Aspen Times, February 17, 2004
http://www.aspentimes.com/article/20040217/NEWS/40216019&parentprofile=search
The painted lady lost her luster long ago, but there’s still something charming about the place. The setting can’t be beat. The home was built, then added on to numerous times, on one of the last flat, tillable pieces of ground before the Crystal River Valley gets pinched in by the jagged, rocky cliffs. Mount Sopris towers above to the southeast. The cottonwood-lined Thompson Creek spills out of the hills a short distance away.
The house was built in 1893 by A.J. and Jane Steele Thompson, early homesteaders in the Crystal Valley who had outgrown their nearby cabin.
Now the house is again in the hands of pioneers.
The old Victorian and surrounding 244-acre Thompson Creek Ranch was purchased last year by a nonprofit group dedicated to showing America that it can survive and thrive without a lifestyle that depends on gobbling copious amounts of gas and oil. The old ranch house is going to be a centerpiece of Sustainable Setting’s efforts to demonstrate “a postindustrial society,” according to co-founder and director Brook Le Van.
Sustainable Settings director Brook Le Van, center, stands with wife Rose and ranch manager Teague Wilson on the porch of a house built by homesteaders in 1893.
Aspen Times photo/Nick Saucier.
Model for energy efficiency
Sustainable Settings’ environmentally friendly development plan for the ranch was approved by the Pitkin County commissioners in January.
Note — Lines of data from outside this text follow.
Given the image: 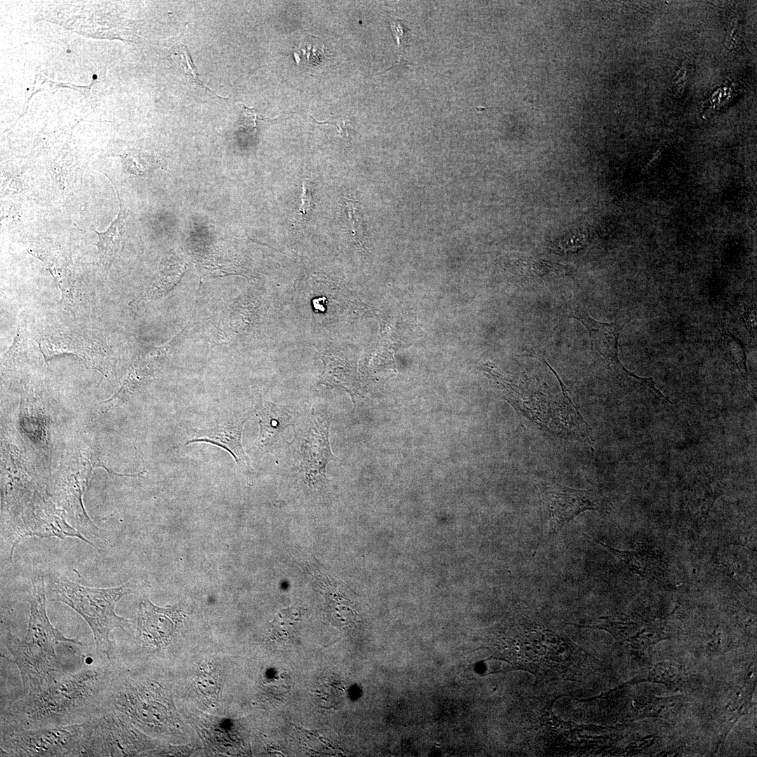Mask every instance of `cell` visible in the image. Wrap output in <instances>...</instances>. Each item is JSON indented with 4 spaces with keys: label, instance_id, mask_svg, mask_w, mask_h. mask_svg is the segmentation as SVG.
I'll return each instance as SVG.
<instances>
[{
    "label": "cell",
    "instance_id": "30bf717a",
    "mask_svg": "<svg viewBox=\"0 0 757 757\" xmlns=\"http://www.w3.org/2000/svg\"><path fill=\"white\" fill-rule=\"evenodd\" d=\"M245 421H236L210 429H190L189 439L184 445L194 442H207L227 450L234 458L237 464L244 470L249 471L250 465L241 444L243 425Z\"/></svg>",
    "mask_w": 757,
    "mask_h": 757
},
{
    "label": "cell",
    "instance_id": "cb8c5ba5",
    "mask_svg": "<svg viewBox=\"0 0 757 757\" xmlns=\"http://www.w3.org/2000/svg\"><path fill=\"white\" fill-rule=\"evenodd\" d=\"M93 78L94 79H97V75H96V74H94V75H93Z\"/></svg>",
    "mask_w": 757,
    "mask_h": 757
},
{
    "label": "cell",
    "instance_id": "3957f363",
    "mask_svg": "<svg viewBox=\"0 0 757 757\" xmlns=\"http://www.w3.org/2000/svg\"><path fill=\"white\" fill-rule=\"evenodd\" d=\"M47 589L50 601L67 605L86 620L93 632L95 649L114 660L115 649L111 632L116 628L125 631L131 623L118 615L115 608L123 596L134 592L131 585L90 587L53 576L48 580Z\"/></svg>",
    "mask_w": 757,
    "mask_h": 757
},
{
    "label": "cell",
    "instance_id": "ac0fdd59",
    "mask_svg": "<svg viewBox=\"0 0 757 757\" xmlns=\"http://www.w3.org/2000/svg\"><path fill=\"white\" fill-rule=\"evenodd\" d=\"M28 348H29V334L26 323L21 322L11 346L4 355V360L7 362L14 361L16 357L25 355Z\"/></svg>",
    "mask_w": 757,
    "mask_h": 757
},
{
    "label": "cell",
    "instance_id": "5b68a950",
    "mask_svg": "<svg viewBox=\"0 0 757 757\" xmlns=\"http://www.w3.org/2000/svg\"><path fill=\"white\" fill-rule=\"evenodd\" d=\"M84 728L83 756H131L152 746L150 739L109 709L84 722Z\"/></svg>",
    "mask_w": 757,
    "mask_h": 757
},
{
    "label": "cell",
    "instance_id": "5bb4252c",
    "mask_svg": "<svg viewBox=\"0 0 757 757\" xmlns=\"http://www.w3.org/2000/svg\"><path fill=\"white\" fill-rule=\"evenodd\" d=\"M116 192L120 203L117 217L105 231L100 233L95 231L98 236V241L96 243L98 254L103 264L109 262L116 256L120 250L122 240L125 212L118 192Z\"/></svg>",
    "mask_w": 757,
    "mask_h": 757
},
{
    "label": "cell",
    "instance_id": "8992f818",
    "mask_svg": "<svg viewBox=\"0 0 757 757\" xmlns=\"http://www.w3.org/2000/svg\"><path fill=\"white\" fill-rule=\"evenodd\" d=\"M569 316L579 320L586 328L596 351L605 359L609 368L618 376L634 379L653 393L657 391L651 377L639 376L627 370L618 357L619 328L615 323L599 322L592 318L581 305L571 302Z\"/></svg>",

Eventually it will have a cluster of offices, homes, barns and sheds all dedicated to showing what’s possible with conservation and sustainable living.
A 110-foot tower hooked to a 10-kilowatt turbine will generate electricity along with solar and hydro power sources. Bathrooms will boast ultramodern versions of composting toilets and gray-water treatment systems. Turkeys, cattle, sheep and chickens are already being raised there organically. All the buildings will be as energy efficient as possible.
The entire ranch will be used as an educational center for sustainable living. It won’t be a private commune out of touch with the public.
Sustainable Settings will take on one of its toughest challenges first by turning the drafty ranch house into a model of high efficiency — one that produces more energy than it uses. It would be easier to start from scratch, Le Van said, but the organization believes a key to its mission is to show that existing structures can be retrofitted.
“We’ll probably spend a little bit more per square foot than we would with new construction, but not that much more,” said Le Van. “This isn’t just throw a ton of money at it.”
Preserving the house
Le Van said a home’s kitchen is the Achilles heel of green development because it is so energy-intensive. The big challenge is to generate the heat needed to boil water and cook food without using a lot of coal, gas or oil.
One idea is using a super-efficient oven that would gradually lose its heat over seven days before it was refueled. A family would have to plan meals based on that decreasing heat.
Sustainable Settings has pledged to preserve the historic integrity of the house, as well as a cabin from 1879 and some historic ranch buildings. Nearly all of the house’s exterior will be restored rather than replaced. An exception is the wood shakes. Teague Wilson, the ranch manager, noted that curved woodwork along upper corners of the beams on the porch is some of the only ornamentation in the house.
The Thompson family added rooms at least five times over several decades. Function was more important than frills, Wilson said.
One challenge will be preserving the look of the leaky bay windows while improving the efficiency in one of the important areas. “That’s an interesting tightrope to walk,” said Le Van.
Sustainable Settings is considering the addition of interior storm windows that could swing out of the way on a hinge, according to Wilson, who is designing the retrofits and might oversee construction.
The interior walls, which have been recoated with sheet rock and even insulated to a low level since the house was built, will have a second wall added, reducing the living space but boosting the insulation level by roughly a third.
First phase of plan
The extensive retrofit will cost about $200 per square foot or “in the neighborhood” of $225,000, said Le Van. The organization raised more than $2 million last year to buy the Thompson Creek Ranch, so it’s got some heavy hitters.
Now Le Van and his wife, Rose, are embarking on the first big fund-raising effort to try to transform the ranch into a living example of what Sustainable Settings is all about. They are kicking off the effort this week. About $30,000 has already been raised.
Construction will start once all the funds are secured. “It’s just not the time for a nonprofit to go into debt,” said Le Van. The house will be home for the Le Vans. Eventually it will go to the ranch manager. It will always be a model used for public education.